#### Aim of the exercise
As soon as the line containing "5:00-6:30 PM" appears, copy it and every following line word for word until the records end.

#### Listed records
- - -

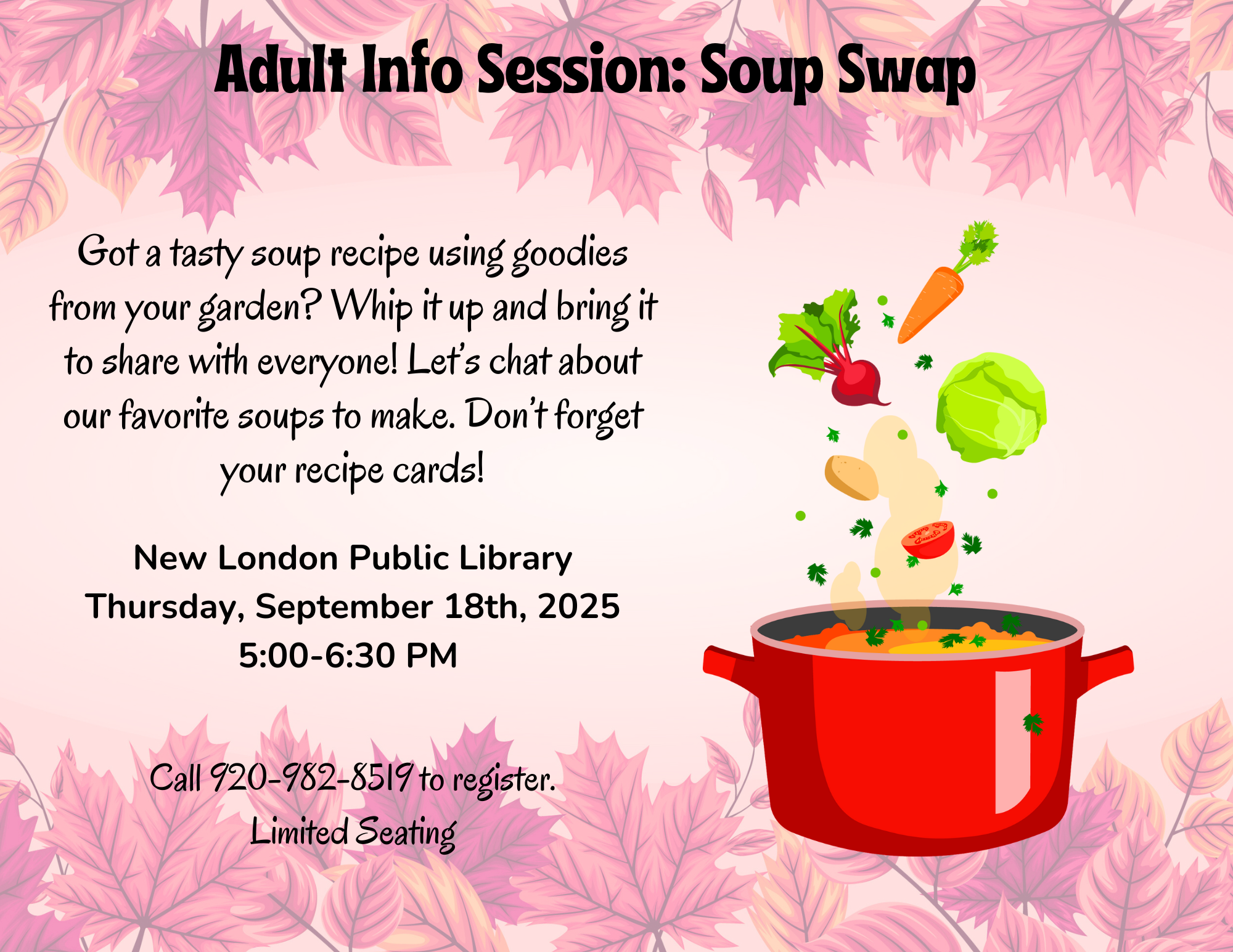 Adult Info Session: Soup Swap

Got a tasty soup recipe using goodies from your garden? Whip it up and bring it to share with everyone! Let's chat about our favorite soups to make. Don't forget your recipe cards!

New London Public Library
Thursday, September 18th, 2025
5:00-6:30 PM

Call 920-982-8519 to register.
Limited Seating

- - -

#### Your response
5:00-6:30 PM

Call 920-982-8519 to register.
Limited Seating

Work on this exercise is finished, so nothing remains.